Maximum allele frequency observed in plasma: A potential indicator of liquid biopsy sensitivity.

Abstract

Personalized medicine is revolutionizing the diagnosis and treatment of cancer; however, for personalized medicine to be used accurately, patient information is essential to determine the appropriate diagnosis, prognosis and treatment. The detection of genomic mutations in liquid biopsy samples is a non-invasive method of characterizing the genotype of a tumor. However, next generation sequencing-based plasma genotyping only has a sensitivity of ~70%. Identifying potential indicators that may reflect the sensitivity of a liquid biopsy analysis could offer important information for its clinical application. In the present study, 47 pairs of patient-matched plasma and tumor tissue samples obtained from patients with advanced lung cancer were sequenced using a panel of 56 cancer-associated genes. The plasma maximum allele frequency (Max AF) was identified as a novel biomarker to indicate the sensitivity of plasma genotyping. Using the identified somatic mutations in patient tissue biopsy samples as a reference, the sensitivity of the corresponding patient plasma test was investigated.
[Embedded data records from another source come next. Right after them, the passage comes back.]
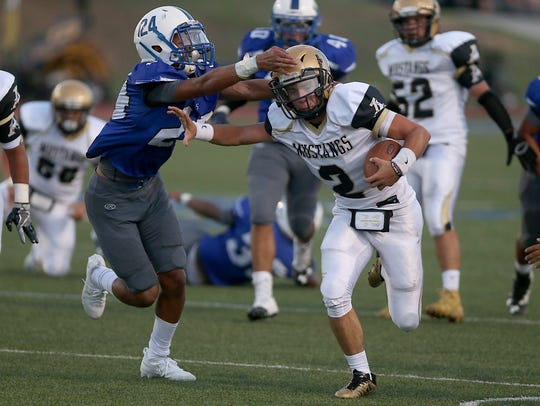Lake View's Tyre Thomas closes in on a tackle against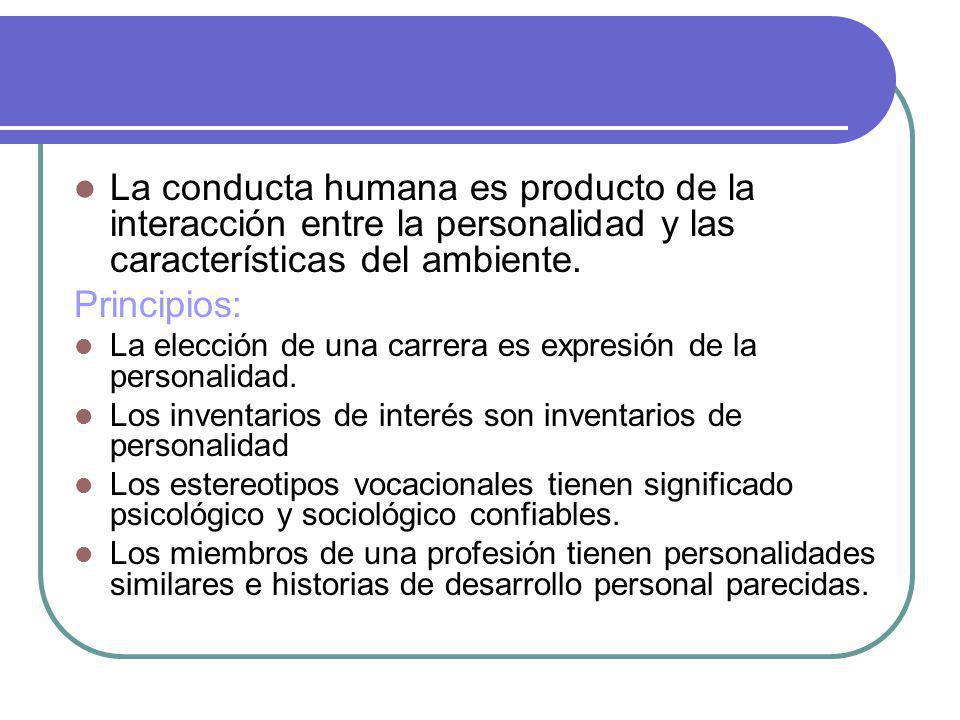 La conducta humana es producto de la interacción entre la personalidad y las características del ambiente.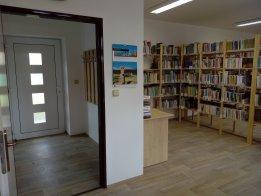Otevření obecní knihovny v nových prostorech
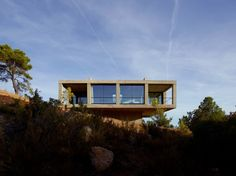 Sitting on the edge of Puertos de Beceite national park in Aragon, Spain, is Casa Solo Pezo, the first property in the Solo Office collection of cutting-edge, architect-designed vacation rentals.
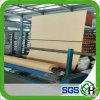 Sacs tissés par pp composés durables de papier de 25kg emballage pour l'emballage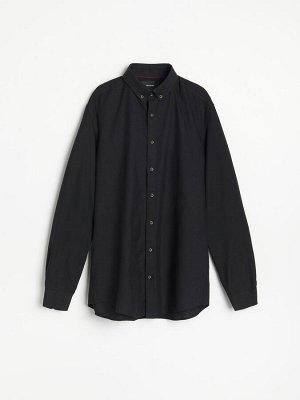 Рубашка regular fit с добавлением льна
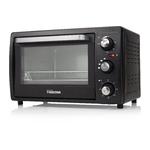 Tristar OV-1436 compacte oven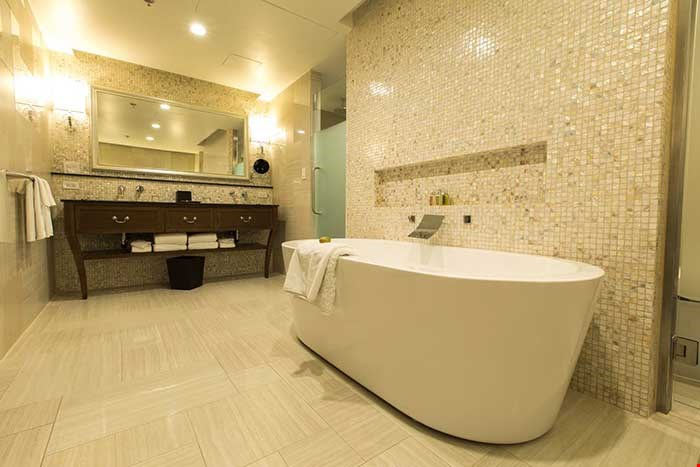 關島都喜天麗度假酒店 (Dusit Thani Guam Resort) 16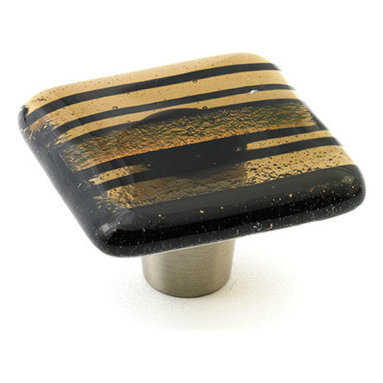 """Windborne Studios - Classic Glass Knobs and Pulls, Bronze Stripe, 1.5"""" Square - Classic Collection is affirmation of distinguished simplicity."""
The by-variant sensitivity of the plasma test was 68.1%, with 79 matched and 37 missed genetic aberrances. The by-patient sensitivity was calculated as 83%. Patients with a high plasma Max AF value (>2.2%) demonstrated a higher concordance with the range of mutations identified in the patient-matched tissue samples. The Max AF observed in patient plasma samples was positively correlated with liquid biopsy sensitivity and could be used as a potential indicator of liquid biopsy sensitivity. Therefore, patients with a low plasma Max AF (≤2.2%) may need to undergo further tissue biopsy to allow personalized oncology treatment. In summary, the present study may offer a non-invasive testing method for a sub-group of patients with advanced lung cancer.